Vous avez téléchargé Duolingo il y a six mois. Vous avez fait vos 5 minutes par jour pendant deux semaines, puis l’application a pris la poussière. Sauf que le problème n’était peut-être pas votre motivation — c’était peut-être l’outil lui-même.
Choisir la meilleure application pour apprendre l’anglais, c’est avant tout choisir celle qui correspond à votre façon d’apprendre, à votre objectif, et au temps que vous pouvez réellement y consacrer.
Ce qu’une bonne application d’anglais doit vraiment vous offrir
Avant de plonger dans les comparatifs, posons les bases. Une application d’anglais efficace ne se résume pas à des exercices de grammaire ou à des flashcards. Elle doit combiner plusieurs éléments essentiels.
La régularité d’abord. Les études en acquisition des langues sont unanimes : 20 minutes par jour surpassent largement 3 heures le week-end. Une application qui facilite cette régularité — notifications intelligentes, sessions courtes, progression visible — est déjà à mi-chemin.
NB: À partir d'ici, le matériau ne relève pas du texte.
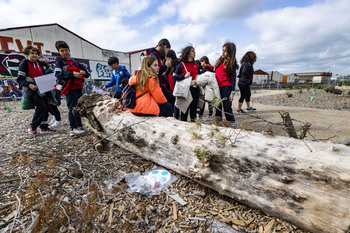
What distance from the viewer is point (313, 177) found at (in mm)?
1232

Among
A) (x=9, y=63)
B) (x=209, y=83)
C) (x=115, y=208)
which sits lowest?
(x=115, y=208)

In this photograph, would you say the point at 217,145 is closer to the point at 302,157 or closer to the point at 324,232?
the point at 302,157

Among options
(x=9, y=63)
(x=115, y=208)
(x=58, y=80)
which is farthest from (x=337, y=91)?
(x=9, y=63)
L’exposition à la langue authentique ensuite. Mémoriser des conjugaisons c’est bien. Comprendre un podcast anglais natif ou rédiger un email professionnel sans faute, c’est mieux. Les meilleures apps intègrent du contenu réel : vidéos, articles, conversations simulées.
Enfin, le feedback immédiat. Savoir qu’on a fait une erreur, comprendre pourquoi, et ne pas la répéter — c’est là que se construit le vrai progrès.
Duolingo : l’entrée en matière, pas la destination finale
Duolingo revendique plus de 500 millions d’utilisateurs dans le monde. C’est l’application la plus téléchargée de sa catégorie, et son modèle gamifié est redoutablement efficace pour une chose : vous faire revenir chaque jour.
Ses points forts sont réels. L’interface est plaisante, les leçons sont courtes (5 à 10 minutes), et la méthode progressive permet à un débutant absolu de se lancer sans pression. La version gratuite est généreuse.
Mais soyons directs : Duolingo atteint ses limites assez vite. Après le niveau A2-B1, les exercices deviennent répétitifs et manquent de profondeur grammaticale. La compréhension orale, en particulier, est peu travaillée. Une étude indépendante publiée en 2020 dans Language Learning & Technology a montré que les apprenants Duolingo progressaient significativement en vocabulaire et en lecture, mais peu en production orale ou en compréhension de l’anglais parlé rapidement.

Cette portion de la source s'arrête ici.